> **Activities**
1/ In the article on the detachable mouse brain microscope, how is the microscope fixed to the mouse's head?
2/ List every condition of mice that Lei Xi's quoted statement in the article on the detachable mouse brain microscope names.
3/ Resume the article on the detachable mouse brain microscope after its final sentence, keeping its voice and subject.

Researchers in China have developed a head-mounted removable photoacoustic microscope that can image brain activity in freely moving mice. [Image: Lei Xi, Southern University of Science and Technology]
A new detachable microscope for mice might allow for insights into neurodegenerative diseases through long-term studies. Created by a group of researchers in China, the microscope attaches to the head of a mouse with magnets and uses optical-resolution photoacoustic microscopy (ORPAM) to handle the imaging (Opt. Lett., doi: 10.1364/OL.444226).
“[For the first time] we successfully extended ORPAM from anesthetized, head-restrained [mice] to awake, freely moving mice using this probe,” said Lei Xi, researcher at the Southern University of Science and Technology, China, and a coauthor on the new study. “All the in vivo experimental results demonstrated that our probe is a promising tool for investigating mice brain activities in freely moving condition.”
Optimizing ORPAM
In the past, ORPAM probes have provided fundamental insights into cellular activity and the operation of groups of neurons during certain behaviors. Designed to study the flow of blood in the brain, ORPAM can glean both structural and functional information on vascular networks there. It also allows imaging of brain functioning without needing fluorescent dyes.

> **Input data**

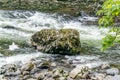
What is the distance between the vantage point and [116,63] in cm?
1214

> **Numbered answers**
1/ With magnets.

2/ Anesthetized, head-restrained, awake, freely moving

3/
However, before the new work, the technique hadn’t been able to image the brains of moving animals. “Brain research under an awake and freely moving state is currently a difficult and hot topic,” Xi said. “To achieve this, we need a specially designed imaging probe.”
The new probe builds on the group’s earlier research creating ORPAM devices. The group has previously created a wearable ORPAM device, but at 8 grams, it was too heavy for the mice to wear and still move freely. Cutting the weight to 1.8 grams and more than doubling the size of the field of view, the new microscope is the first to allow ORPAM imaging in freely moving mice.
The researchers hope the new detachable probe will open the doors for long-term studies of neurological disorders and neurodegenerative diseases that can be induced by blood flow restriction, such as epilepsy, Alzheimer disease, and Parkinson disease.
Detaching the probe
Schematic of probe configuration. [Image: H. Guo et al., Opt. Lett. 46, 6055 (2021)]
The probe, which contains an optical fiber, a miniaturized optical scanner and a small piezo-electric ultrasonic transducer, also differs from its predecessor in its removability. Using three pairs of magnets, the probe can be repetitively attached and detached to a permanent mount on a mouse’s skull.
The researchers have tested the probe on synthetic tissue and on mice, where it imaged vascular networks over 40 minutes. A seven-day study was also conducted, showing the probe’s potential for long-term research.
The researchers plan to continue improving the device, aiming to boost the resolution and imaging speed. This will help researchers better study links between brain activity and diseases.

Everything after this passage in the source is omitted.